<<<<

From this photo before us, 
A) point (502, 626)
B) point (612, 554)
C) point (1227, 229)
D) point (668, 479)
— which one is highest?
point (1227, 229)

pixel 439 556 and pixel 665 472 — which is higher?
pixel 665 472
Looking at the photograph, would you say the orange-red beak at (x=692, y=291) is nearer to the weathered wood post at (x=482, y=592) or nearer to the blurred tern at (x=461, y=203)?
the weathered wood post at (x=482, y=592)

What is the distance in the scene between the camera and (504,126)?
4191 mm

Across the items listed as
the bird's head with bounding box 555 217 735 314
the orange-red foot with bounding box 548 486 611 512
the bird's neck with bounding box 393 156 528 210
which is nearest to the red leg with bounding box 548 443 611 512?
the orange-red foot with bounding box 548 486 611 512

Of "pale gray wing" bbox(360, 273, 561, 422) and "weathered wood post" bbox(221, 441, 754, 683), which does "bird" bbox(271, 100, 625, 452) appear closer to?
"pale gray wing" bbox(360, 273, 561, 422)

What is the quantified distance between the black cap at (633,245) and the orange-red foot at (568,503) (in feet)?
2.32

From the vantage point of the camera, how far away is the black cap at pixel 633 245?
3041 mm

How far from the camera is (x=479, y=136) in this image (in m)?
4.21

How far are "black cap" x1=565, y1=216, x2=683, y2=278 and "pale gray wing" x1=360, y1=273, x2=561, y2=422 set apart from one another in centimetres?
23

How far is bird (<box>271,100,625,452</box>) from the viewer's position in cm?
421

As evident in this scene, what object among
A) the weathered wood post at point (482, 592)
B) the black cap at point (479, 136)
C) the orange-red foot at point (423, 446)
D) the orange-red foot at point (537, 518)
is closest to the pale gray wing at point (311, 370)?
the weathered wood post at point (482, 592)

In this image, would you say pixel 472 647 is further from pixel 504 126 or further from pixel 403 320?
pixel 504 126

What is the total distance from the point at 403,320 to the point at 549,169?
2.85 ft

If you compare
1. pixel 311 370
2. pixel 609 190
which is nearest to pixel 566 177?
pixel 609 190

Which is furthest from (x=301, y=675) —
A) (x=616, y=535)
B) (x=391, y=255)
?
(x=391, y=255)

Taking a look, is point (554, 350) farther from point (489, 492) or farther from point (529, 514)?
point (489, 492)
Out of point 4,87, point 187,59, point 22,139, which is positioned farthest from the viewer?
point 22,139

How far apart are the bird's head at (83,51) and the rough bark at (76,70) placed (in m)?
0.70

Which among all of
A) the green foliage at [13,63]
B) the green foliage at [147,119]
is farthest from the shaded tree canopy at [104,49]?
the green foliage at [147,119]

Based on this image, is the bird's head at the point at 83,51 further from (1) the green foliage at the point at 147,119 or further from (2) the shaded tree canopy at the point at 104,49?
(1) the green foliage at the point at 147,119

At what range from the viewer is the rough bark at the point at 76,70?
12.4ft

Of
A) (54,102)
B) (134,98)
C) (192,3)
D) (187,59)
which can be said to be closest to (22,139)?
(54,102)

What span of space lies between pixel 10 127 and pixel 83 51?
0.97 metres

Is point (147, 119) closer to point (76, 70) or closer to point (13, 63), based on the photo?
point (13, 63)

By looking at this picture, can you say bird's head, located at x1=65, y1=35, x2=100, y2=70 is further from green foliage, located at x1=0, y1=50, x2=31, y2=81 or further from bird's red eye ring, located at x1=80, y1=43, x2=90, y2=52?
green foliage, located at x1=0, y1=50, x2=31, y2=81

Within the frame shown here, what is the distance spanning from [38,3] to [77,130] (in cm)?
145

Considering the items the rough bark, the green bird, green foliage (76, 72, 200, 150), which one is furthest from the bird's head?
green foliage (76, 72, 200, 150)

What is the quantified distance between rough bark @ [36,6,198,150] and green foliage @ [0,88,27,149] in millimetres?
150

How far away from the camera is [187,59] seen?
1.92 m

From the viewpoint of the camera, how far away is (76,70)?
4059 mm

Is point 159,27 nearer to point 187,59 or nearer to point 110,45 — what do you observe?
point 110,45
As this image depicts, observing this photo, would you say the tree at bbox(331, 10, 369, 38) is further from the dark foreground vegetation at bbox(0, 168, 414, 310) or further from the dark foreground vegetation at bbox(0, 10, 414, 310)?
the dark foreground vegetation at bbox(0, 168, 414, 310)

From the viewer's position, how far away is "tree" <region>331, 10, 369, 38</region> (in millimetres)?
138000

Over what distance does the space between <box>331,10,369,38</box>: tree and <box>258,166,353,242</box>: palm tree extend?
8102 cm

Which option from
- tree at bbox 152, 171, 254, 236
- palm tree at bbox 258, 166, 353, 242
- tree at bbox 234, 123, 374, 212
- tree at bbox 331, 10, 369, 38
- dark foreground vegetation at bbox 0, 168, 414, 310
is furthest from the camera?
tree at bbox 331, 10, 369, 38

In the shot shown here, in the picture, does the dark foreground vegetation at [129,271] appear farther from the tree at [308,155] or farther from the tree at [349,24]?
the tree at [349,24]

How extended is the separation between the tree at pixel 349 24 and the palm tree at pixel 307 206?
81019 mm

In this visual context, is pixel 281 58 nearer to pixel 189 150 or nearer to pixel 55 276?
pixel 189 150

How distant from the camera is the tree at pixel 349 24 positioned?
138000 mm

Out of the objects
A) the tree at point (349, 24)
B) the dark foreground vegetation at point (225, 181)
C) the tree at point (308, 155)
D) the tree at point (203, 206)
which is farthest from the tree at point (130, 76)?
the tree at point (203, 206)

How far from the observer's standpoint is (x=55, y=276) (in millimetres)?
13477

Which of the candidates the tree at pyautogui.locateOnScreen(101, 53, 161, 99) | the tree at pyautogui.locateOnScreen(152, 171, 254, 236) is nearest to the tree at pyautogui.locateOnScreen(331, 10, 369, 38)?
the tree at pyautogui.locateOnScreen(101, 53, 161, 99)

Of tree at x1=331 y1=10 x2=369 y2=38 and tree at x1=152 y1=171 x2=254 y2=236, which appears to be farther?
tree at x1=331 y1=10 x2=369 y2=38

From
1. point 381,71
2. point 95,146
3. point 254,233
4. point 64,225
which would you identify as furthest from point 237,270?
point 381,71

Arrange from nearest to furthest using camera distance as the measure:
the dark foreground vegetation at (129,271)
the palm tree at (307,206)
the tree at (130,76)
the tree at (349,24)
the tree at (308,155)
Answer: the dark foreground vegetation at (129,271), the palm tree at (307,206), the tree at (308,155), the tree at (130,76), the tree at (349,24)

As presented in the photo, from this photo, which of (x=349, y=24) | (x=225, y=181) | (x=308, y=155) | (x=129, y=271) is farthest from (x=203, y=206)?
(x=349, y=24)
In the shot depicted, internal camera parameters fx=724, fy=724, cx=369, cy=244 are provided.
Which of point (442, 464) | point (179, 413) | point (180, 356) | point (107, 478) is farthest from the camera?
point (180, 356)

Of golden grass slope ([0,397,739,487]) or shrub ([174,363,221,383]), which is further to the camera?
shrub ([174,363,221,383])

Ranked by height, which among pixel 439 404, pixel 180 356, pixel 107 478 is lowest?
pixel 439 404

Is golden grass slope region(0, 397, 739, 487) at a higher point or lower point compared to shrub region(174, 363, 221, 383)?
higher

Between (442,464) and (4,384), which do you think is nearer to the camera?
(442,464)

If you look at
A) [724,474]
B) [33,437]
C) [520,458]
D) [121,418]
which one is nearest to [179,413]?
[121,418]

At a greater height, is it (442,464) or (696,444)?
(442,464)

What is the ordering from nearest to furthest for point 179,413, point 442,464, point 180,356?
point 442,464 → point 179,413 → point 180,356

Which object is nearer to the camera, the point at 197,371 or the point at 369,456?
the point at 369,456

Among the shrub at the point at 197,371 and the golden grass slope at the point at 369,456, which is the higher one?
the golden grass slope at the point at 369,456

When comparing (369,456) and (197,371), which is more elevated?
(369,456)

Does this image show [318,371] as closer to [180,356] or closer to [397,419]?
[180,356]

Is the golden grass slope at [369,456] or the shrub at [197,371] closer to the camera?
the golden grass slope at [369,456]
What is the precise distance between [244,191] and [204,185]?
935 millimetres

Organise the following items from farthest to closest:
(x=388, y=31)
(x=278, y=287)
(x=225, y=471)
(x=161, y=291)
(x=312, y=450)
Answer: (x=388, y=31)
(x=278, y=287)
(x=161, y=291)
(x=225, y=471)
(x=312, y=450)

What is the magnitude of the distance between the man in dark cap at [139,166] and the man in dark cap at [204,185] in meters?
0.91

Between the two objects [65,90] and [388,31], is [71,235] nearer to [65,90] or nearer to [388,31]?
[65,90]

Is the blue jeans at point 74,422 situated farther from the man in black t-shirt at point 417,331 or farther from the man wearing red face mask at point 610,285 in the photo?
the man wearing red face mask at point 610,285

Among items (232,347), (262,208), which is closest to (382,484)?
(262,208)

>>>>

→ THE TASK: Reproduce the rows above word for word, starting with the line that contains "If you look at" and continuing through the line that contains "point 442,464 → point 179,413 → point 180,356", with both of those lines included.

→ EXERCISE OUTPUT:
If you look at
A) [724,474]
B) [33,437]
C) [520,458]
D) [121,418]
which one is nearest to [179,413]?
[121,418]

At a greater height, is it (442,464) or (696,444)?
(442,464)

What is the ordering from nearest to furthest for point 179,413, point 442,464, point 180,356?
point 442,464 → point 179,413 → point 180,356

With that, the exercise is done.